The article continues:
The game's most vocal opponent is conservative Christian lawyer Jack Thompson... [who] published his book, "Out of Harm's Way" (Tyndale, $19.99), last November. He has since severed ties with Tyndale because of "Eternal Forces."
He said Tyndale, in backing the game, has "personally broken my heart." He accused the company of abandoning morality by exploiting a "cash cow" in the "Left Behind" series, and said co-author LaHaye "ought to be ashamed of himself."
"We've got a company that's really prostituting the name `Christian' and using it as a sales tool to market to Christian kids that which is harmful by any other name," Thompson said.

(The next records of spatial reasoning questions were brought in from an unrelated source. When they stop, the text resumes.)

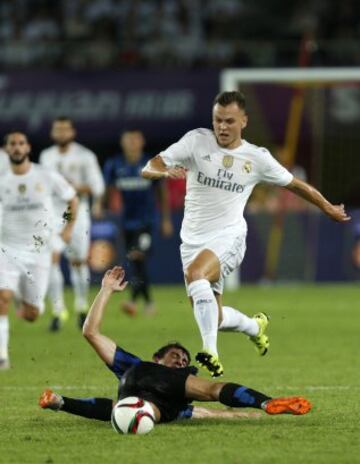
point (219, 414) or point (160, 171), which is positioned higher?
point (160, 171)

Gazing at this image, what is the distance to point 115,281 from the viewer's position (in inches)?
362

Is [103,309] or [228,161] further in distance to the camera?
[228,161]

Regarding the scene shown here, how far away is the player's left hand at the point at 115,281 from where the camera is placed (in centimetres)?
919

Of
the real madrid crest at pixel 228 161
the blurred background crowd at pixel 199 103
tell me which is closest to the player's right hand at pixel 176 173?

Meanwhile, Jonathan Hutson's multi-part series at Talk to Action; that was also posted at Political Cortex and The Daily Kos has led the way in raising some very disturbing issues that transcend the issue of video game violence alone. Among the concerns he raises is that one of the games' main functions is the indoctrination of children about what things will be like in the End Times, (which look a lot like today) and suggests that an ethic that demands the conversion of New Yorkers, and failing that, slaughtering them, is what Christianity is about. Hutson raises the question, for example as to who gets "left behind" after the "rapture" -- when good Christians are taken up into heaven while wars rage on earth? (The game does not say, but Tim LaHaye in his books, does.) Who are these faceless New Yorkers who were not good enough to be raptured? Why Catholics, atheists, Jews, Muslims, mainline Christians, gays and lesbians -- and a host of others who comprise the full diversity of America. These fellow Americans are the characters left to convert or be killed on the streets of New York. This game is intended for children as young as 13. But of course, it will inevitably be played by children much younger as well.
Hutson also reported that the game is packed with spyware, tracking the activities of young gamers and compiling the information for unnamed clients; and that Jack Thompson has written to Christian Right leaders Jerry Falwell and James Dobson urging them to join him in denouncing the game. So far, they have not responded to Thompson's appeal.
Chip Berlet has reported on how the game fronts for, and helps to market Tim LaHaye' brand of hateful hateful ideology. In Berlet's view:
So the outcome of Tim LaHaye's "non-fiction" writing, the Left Behind series of novels, and the video game, is the training of young Christian evangelicals to rebel against the elected government of the United States when they decide government leaders are in service to the antichrist. And the task for these young Crusaders is to gun down the agents of Satan and their witting and unwitting allies among the ranks of the non-believers.
And from the Left Behind novels, we know this list is likely to include not just secularists, but also homosexuals, feminists, abortion providers, as well as Jews, Catholics, Hindus, and Muslims...especially Muslims.
In fairness, there is only so much a reporter can cover in one short wire story. But the issues that Hutson, Berlet and others have raised, are not going to go away. And there will be plenty more opportunities for reporters to delve into them this summer, in the run summer to the release of the game in October-- just in time for the Christmas shopping season.